■ O que fazer:
• 1. Resuma o parágrafo da reportagem sobre a Covid-19 no Vale do Javari que começa com "RIO - Apontado como", preservando os fatos principais.
• 2. Dê continuidade à reportagem sobre a Covid-19 no Vale do Javari a partir do ponto em que ela termina.

■ Texto dado:
Sem barreira sanitária, aldeia que fica a 15 km de roçado de índios isolados registra primeiro caso de Covid-19

O Globo - https://oglobo.globo.com/brasil - 29/07/2020
Sem barreira sanitária, aldeia que fica a 15 km de roçado de índios isolados registra primeiro caso de Covid-19
Passados quatro meses desde que os primeiros indígenas foram infectados na Amazônia, governo não apresentou um plano objetivo que privilegiasse a região de povos não contatados

Daniel Biasetto

RIO - Apontado como uma das áreas mais vulneráveis à contaminação de índios isolados pela Covid-19 , o alto curso do rio Itaquai registrou o primeiro caso do novo coronavírus de um indígena kanamari, morador da aldeia Hobana, distante a apenas 15 quilômetros de roçados de um grupo que ainda não foi contatado.
Há ainda a suspeita de um outro kanamari infectado na aldeia Terra Nova, todas dentro do Vale do Javari. À margem direita do rio Itaquaí é que se localiza a maior concentração de povos isolados do mundo. O GLOBO teve acesso a uma troca de mensagens entre o coordenador do Distrito de Saúde Especial Indígena (Dsei Vale do Javari) e servidores da Fundação Nacional do Índio (Funai) que confirmam o registro
Por não terem memória imunológica para resistir às mais simples gripes, esses povos originários correm risco de serem dizimados caso o coronavírus se espalhe por suas aldeias.

■ Material fornecido:

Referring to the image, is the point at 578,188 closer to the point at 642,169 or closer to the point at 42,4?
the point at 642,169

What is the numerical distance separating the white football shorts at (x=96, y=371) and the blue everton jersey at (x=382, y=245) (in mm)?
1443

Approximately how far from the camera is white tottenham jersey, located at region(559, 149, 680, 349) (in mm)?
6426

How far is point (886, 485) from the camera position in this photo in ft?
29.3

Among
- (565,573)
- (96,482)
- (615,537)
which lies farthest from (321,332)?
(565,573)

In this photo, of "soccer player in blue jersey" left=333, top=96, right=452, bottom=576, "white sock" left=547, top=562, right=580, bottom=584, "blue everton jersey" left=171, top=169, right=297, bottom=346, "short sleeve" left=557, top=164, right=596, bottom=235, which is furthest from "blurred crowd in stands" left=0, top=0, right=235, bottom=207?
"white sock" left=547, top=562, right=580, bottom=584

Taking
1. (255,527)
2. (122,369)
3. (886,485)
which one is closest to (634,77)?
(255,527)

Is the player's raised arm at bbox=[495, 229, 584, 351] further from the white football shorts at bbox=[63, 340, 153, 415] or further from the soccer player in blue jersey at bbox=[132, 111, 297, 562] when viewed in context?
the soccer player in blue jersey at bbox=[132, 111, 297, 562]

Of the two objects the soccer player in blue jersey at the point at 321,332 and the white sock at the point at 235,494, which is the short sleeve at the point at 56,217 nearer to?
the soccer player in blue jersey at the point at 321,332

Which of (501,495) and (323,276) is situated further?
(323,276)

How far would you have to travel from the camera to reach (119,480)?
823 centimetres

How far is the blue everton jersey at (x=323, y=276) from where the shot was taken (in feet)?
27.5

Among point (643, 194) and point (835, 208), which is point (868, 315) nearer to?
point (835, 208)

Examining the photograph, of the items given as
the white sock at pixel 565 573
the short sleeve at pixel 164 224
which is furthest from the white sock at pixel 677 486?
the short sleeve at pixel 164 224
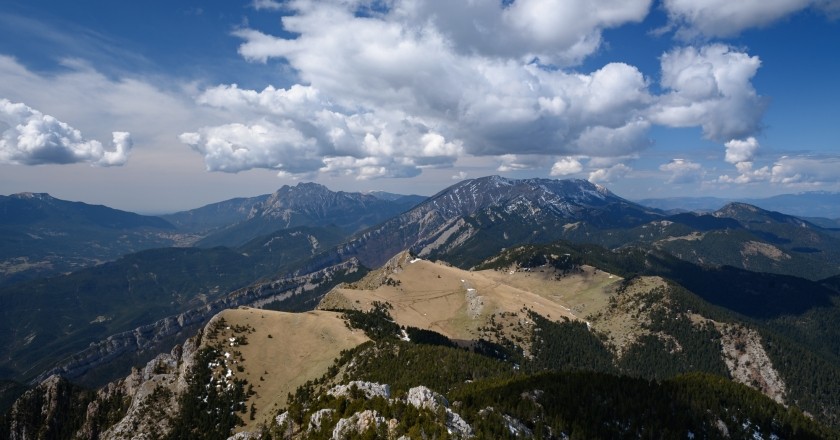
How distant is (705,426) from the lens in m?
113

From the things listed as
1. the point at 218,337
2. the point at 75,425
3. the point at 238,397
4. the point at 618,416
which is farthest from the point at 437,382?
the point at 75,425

...

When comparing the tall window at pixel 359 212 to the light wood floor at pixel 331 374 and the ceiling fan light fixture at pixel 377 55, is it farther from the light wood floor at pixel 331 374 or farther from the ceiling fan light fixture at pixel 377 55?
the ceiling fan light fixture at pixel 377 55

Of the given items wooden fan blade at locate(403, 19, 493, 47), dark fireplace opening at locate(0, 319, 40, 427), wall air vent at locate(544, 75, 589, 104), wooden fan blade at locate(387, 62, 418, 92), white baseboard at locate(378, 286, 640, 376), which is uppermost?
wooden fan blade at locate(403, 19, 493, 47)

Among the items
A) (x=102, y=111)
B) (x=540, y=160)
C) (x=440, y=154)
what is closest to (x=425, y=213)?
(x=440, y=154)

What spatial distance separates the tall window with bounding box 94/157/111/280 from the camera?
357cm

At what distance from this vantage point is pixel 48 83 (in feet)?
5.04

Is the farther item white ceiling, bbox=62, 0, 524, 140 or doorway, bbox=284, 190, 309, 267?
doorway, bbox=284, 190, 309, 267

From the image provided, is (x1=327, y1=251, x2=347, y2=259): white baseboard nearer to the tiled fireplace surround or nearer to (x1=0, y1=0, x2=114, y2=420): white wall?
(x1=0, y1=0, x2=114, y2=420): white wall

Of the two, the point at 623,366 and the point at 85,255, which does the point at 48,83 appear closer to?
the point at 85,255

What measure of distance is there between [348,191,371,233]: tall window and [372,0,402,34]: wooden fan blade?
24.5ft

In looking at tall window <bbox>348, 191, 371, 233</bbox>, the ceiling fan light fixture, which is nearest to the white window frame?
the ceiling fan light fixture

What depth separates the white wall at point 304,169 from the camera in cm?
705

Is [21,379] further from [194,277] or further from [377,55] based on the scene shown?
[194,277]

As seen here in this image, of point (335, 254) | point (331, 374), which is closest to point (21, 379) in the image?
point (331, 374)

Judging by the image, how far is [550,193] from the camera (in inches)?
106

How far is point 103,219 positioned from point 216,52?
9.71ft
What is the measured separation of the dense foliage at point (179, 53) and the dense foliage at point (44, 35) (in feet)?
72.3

■ Tarefas resolvidas:
• 1. O alto curso do rio Itaquaí, uma das áreas mais vulneráveis à contaminação de índios isolados pela Covid-19, teve o primeiro caso do novo coronavírus. O infectado é um indígena kanamari da aldeia Hobana, situada a apenas 15 quilômetros de roçados de um grupo ainda não contatado.

• 2.
A junção dos rios Itaquaí e Juruá foi apontada por especialistas durante reunião da Sala de Situação, criada pelo Supremo Tribunal Federal (STF), como uma das mais preocupantes para o contágio desses povos (isolados) uma vez que tem maior movimentação nos caminhos ("varador") que ligam as aldeias Kanamari a esses dois rios. A Articulação dos Povos Indígenas do Brasil (Apib) apresentou pedido ao governo para que se concentrasse nesses pontos e reformulasse a proposta de criação de barreiras sanitárias, conforme revelou O GLOBO nesta quarta-feira.
"A estratégia prioritária nessa localidade deve ser proteger a contaminação que pode vir a partir do alto curso do rio Itaquaí, no varador (caminho na floresta) desse rio com a TI Mawetek (Kanamari), no rio Juruá. Segundo informações que emanam da região esse trânsito dos Kanamari nesse varador continua ativo e certamente é uma das principais portas para infiltração da covid-19 nessa região da TI Vale do Javari", diz o documento enviado ao coronel Cláudio Saturnino, do Gabinete de Segurança Institucional (GSI).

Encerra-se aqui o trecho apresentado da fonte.